_TEXT SECTION_
########

It is satisfying to find out that so many others here also have rat
problems in their gardens, and yeah, even admitting that you do is, well,
hardly something many of us would normally be too eager to bring up at the
next cocktail party (do people still have cocktail parties?).
When I was a boy every month I used to read, cover to cover, all those
magazines like Sports Afield, Outdoor Life, & Field and Stream, and there
were frequently articles on "varmint hunting." The writers told of blasting
groundhogs, ground squirrels, prairie dogs and crows at distances up to a
thousand yards with their .222 Swift, or their .22 Hornet varmint rifles. I
longed to own one of those small caliber hotrod rifles, to have the excuse
to shoot varmints (no moral dilemma there for an animal loving boy.)
My brother shot a skunk in his back yard a year or so ago...I wasn't
pleased to hear this. These days my animal lover side seems to have (mostly)
won out on my urge to become a great varmint hunter. And the talk of things
such as "non-indigenous birds" bothers me...too many using this jargon to
Havahart trap and kill multitudes of English sparrows, starlings, and who
knows what else. Somehow it reminds me a lot of immigrant bashing.
Rodney King died last Sunday....and I do wonder, in this less than perfect
world, in a world where our houses now infringe on so much territory that
used to be wild habitat for skunks, coons, possums, and even those dreaded
groundhogs, in our often exceptional but still less than perfect gardens,
couldn't we somehow (as a goal?) just all try to get along?
But then I must confess, I do keep a BB gun around to shoot at the crows...I
don't try to actually hit them, just to scare them. All too often when I
just want to sit out in my quiet backyard, the crows show up and immediately
start in with that none-too-pleasant racket they make...I do go for the (BB)
gun. (I resist the urge to shoot at city slickers though.)

########

_MATERIAL_
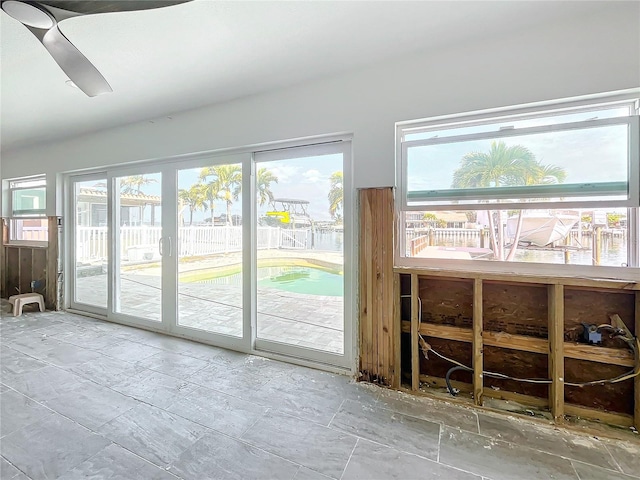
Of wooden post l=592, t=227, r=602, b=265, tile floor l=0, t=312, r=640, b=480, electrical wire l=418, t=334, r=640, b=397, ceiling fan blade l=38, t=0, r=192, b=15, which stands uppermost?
ceiling fan blade l=38, t=0, r=192, b=15

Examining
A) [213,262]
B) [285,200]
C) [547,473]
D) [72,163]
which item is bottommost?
[547,473]

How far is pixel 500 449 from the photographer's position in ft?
5.65

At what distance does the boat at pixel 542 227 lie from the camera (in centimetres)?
206

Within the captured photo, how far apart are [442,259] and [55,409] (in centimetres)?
307

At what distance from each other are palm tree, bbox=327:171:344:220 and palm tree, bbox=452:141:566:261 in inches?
37.3

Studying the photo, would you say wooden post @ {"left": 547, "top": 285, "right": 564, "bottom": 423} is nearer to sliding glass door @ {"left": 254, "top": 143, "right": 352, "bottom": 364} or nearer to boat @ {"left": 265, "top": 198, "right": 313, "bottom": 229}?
sliding glass door @ {"left": 254, "top": 143, "right": 352, "bottom": 364}

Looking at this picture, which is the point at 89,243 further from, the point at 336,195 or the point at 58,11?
the point at 336,195

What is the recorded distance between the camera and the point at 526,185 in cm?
209

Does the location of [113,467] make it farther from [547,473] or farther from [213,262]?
[547,473]

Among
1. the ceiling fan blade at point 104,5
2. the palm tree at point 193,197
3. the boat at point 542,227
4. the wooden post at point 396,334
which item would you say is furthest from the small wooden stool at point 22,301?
the boat at point 542,227

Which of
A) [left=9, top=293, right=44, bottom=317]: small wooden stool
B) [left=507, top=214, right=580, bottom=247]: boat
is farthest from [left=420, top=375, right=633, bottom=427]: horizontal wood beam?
[left=9, top=293, right=44, bottom=317]: small wooden stool

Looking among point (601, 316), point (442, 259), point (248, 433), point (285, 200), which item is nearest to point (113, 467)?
point (248, 433)

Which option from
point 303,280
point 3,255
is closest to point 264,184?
point 303,280

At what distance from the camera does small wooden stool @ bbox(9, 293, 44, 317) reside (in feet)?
13.8
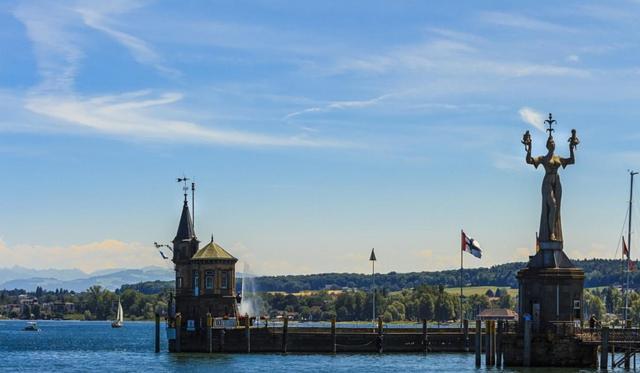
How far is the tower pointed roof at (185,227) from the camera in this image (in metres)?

########

_TO DO_
a - Please output the garden varmints post from "Rodney King died" down to "for the (BB)".
b - Render this sentence from the garden varmints post in Spanish: "Somehow it reminds me a lot of immigrant bashing."
c - In the garden varmints post, what does the writer keep around to scare off the crows?
The rows are separate material, unrelated to the garden varmints post.

_COMPLETED EXERCISE_
a -
Rodney King died last Sunday....and I do wonder, in this less than perfect
world, in a world where our houses now infringe on so much territory that
used to be wild habitat for skunks, coons, possums, and even those dreaded
groundhogs, in our often exceptional but still less than perfect gardens,
couldn't we somehow (as a goal?) just all try to get along?
But then I must confess, I do keep a BB gun around to shoot at the crows...I
don't try to actually hit them, just to scare them. All too often when I
just want to sit out in my quiet backyard, the crows show up and immediately
start in with that none-too-pleasant racket they make...I do go for the (BB)

b - De alguna manera, me recuerda mucho a los ataques contra los inmigrantes.

c - A BB gun.